For a better or worse, Malcolm made both teams. I am proud of him, although certainly no more proud than him just putting himself out there in the first place. He will now be part of two competitive sports teams, and at every game he will play on from now til he gives it up and joins a recreational poetry club, they will keep score identifying a winner and a loser. I know that competitive systems always tend win out, capitalism beat socialism (and Angelina Jolie beat out Jennifer Aniston!) but I’m just worried whether we picked the right age to make the switch.
Things could go south quite easily. He could realistically go the entire baseball season without getting a hit and play on a soccer team that routinely gets trounced. While we want him to enjoy playing sports and appreciate the healthy aspects of competition (desire to get better, throttle the weak, etc.,) it could very easily end up with a not-unexpected result of a seven-year-old saying “Life’s too hard out there. Fuck it, I’m just gonna stay home and play with my stuffed animals.” (Your seven-year-old uses the F-word, don’t they?)

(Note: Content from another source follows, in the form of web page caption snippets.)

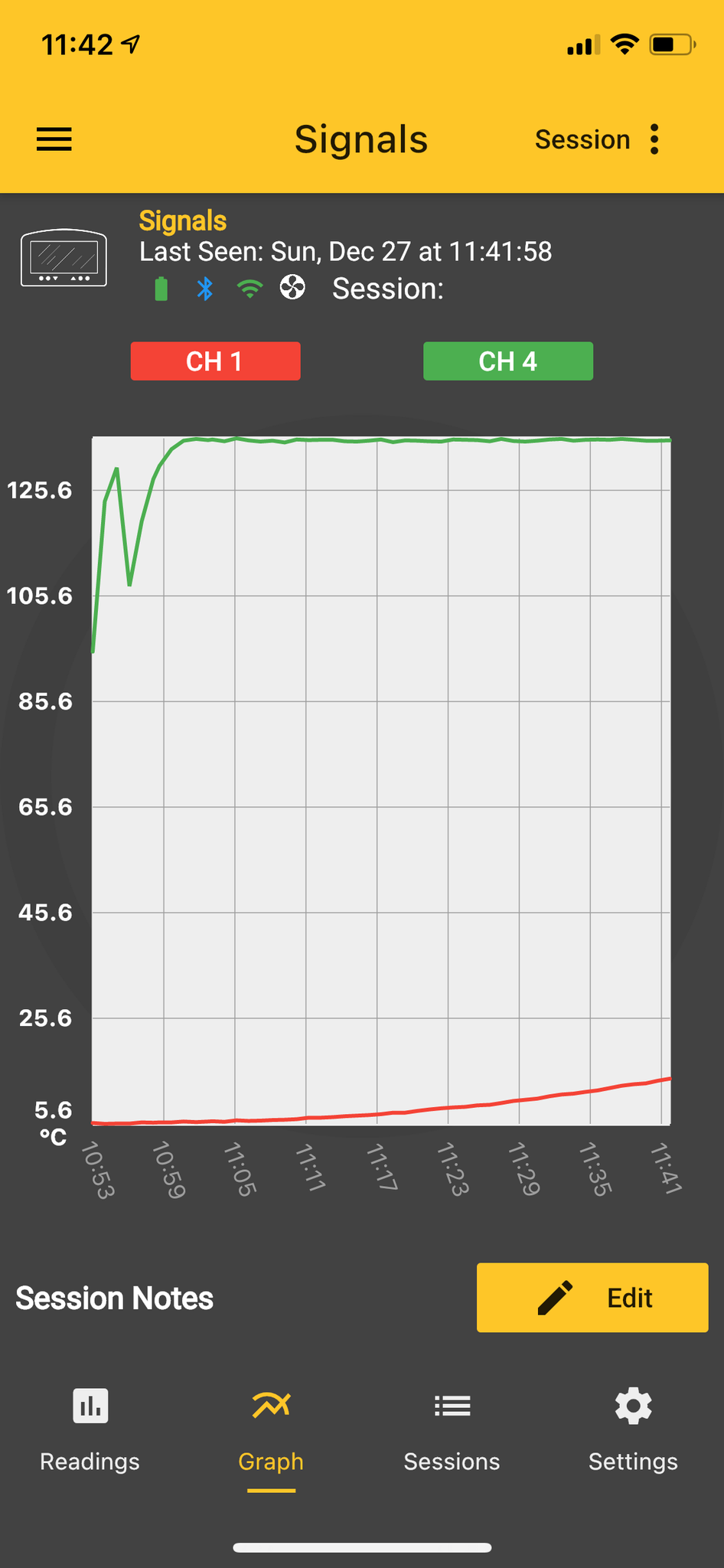 A screenshot from the ThermoWorks app, showing a graph with the ambient smoker temperature solidly at 135° for the past almost hour.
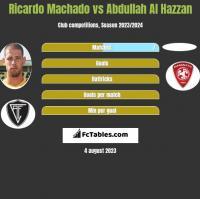 Ricardo Machado vs Abdullah Al Hazzan h2h player stats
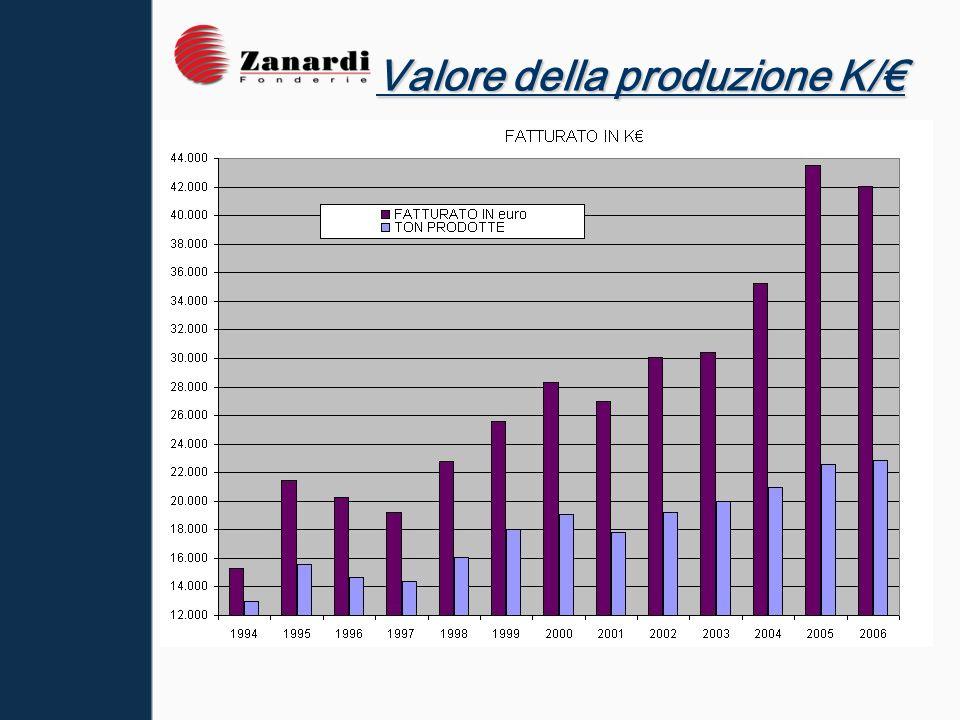 Valore della produzione K/€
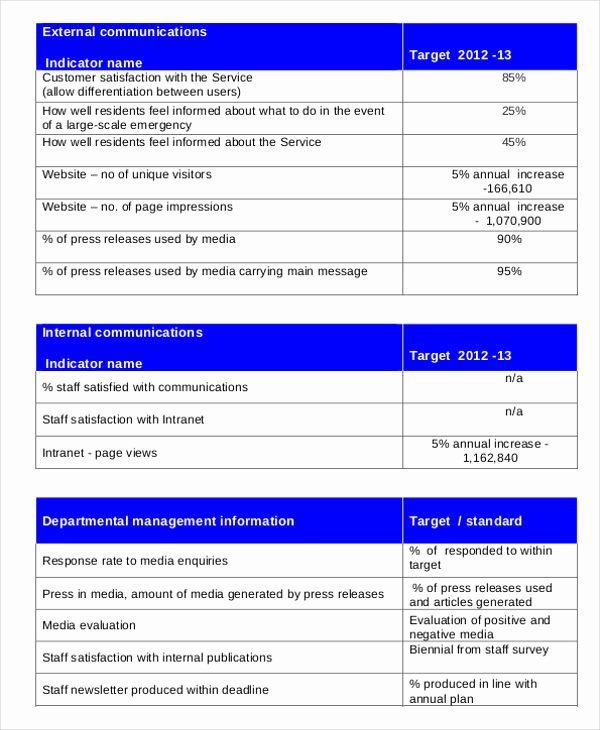 Strategic Communication Plan Template New 40 Strategic Plan Templates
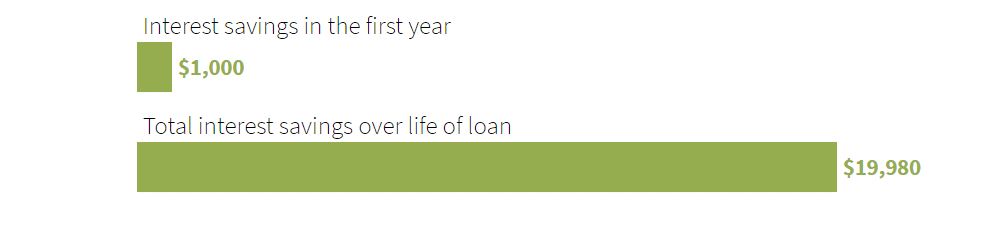 student loan refinance calculator results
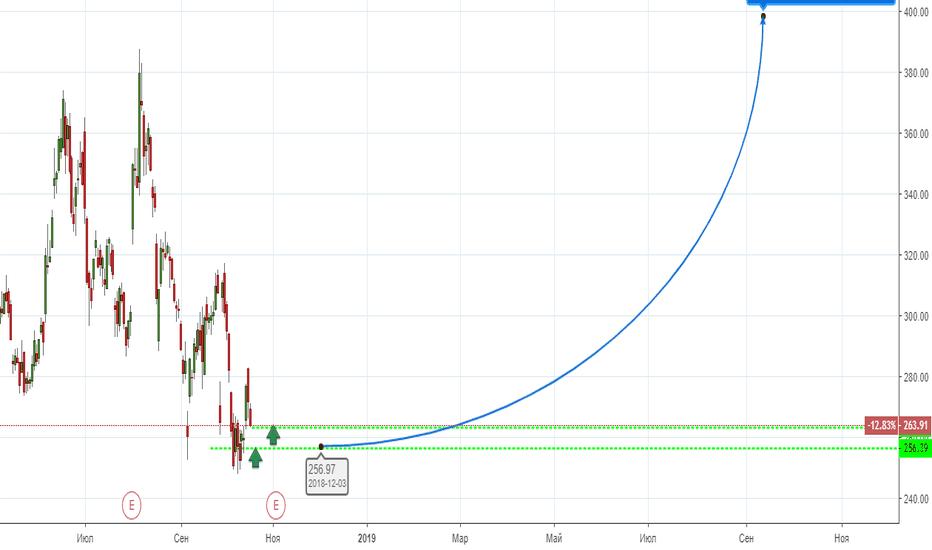 TSLA: Покупка для Инвесторов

The divisions created by the competitive sports world also complicate matters. Some parents make the decision that competitive sports are a little too crazy for their kids at this age. Heartbreakingly, other kids try and do not make the team. Until now, sports have been inclusive, a way to bring friends together to run around outside. Now, grown ups decide, for one reason or another, who gets to play with who. If you ask me, it sucks. Even if you don’t ask me, it still sucks!
The switch also means that my coaching career will come to an end. In “competitive” leagues, the coaches must be “good” and not simply adepts at getting kids to not pee on the field. I will miss engaging kids in weird ways (my warm up routines usually involved interesting dance moves) and will have to figure out a good way to get away with blowing a whistle loudly in kids faces. The upside is that I get to sit on the sideline and root for my son instead of telling him all the bad shit he was doing.
I am not sure whether we are going to enjoy this new phase of sports as much this year. If our cute little puppy turns into a rabid junk yard dog, we’ll know we made a bit of a misstep. Our hope that he learns to dribble better, kick farther, hit a baseball and develop his understanding of what it means to be a good teammate. I guess I should also make sure he knows how to write poetry.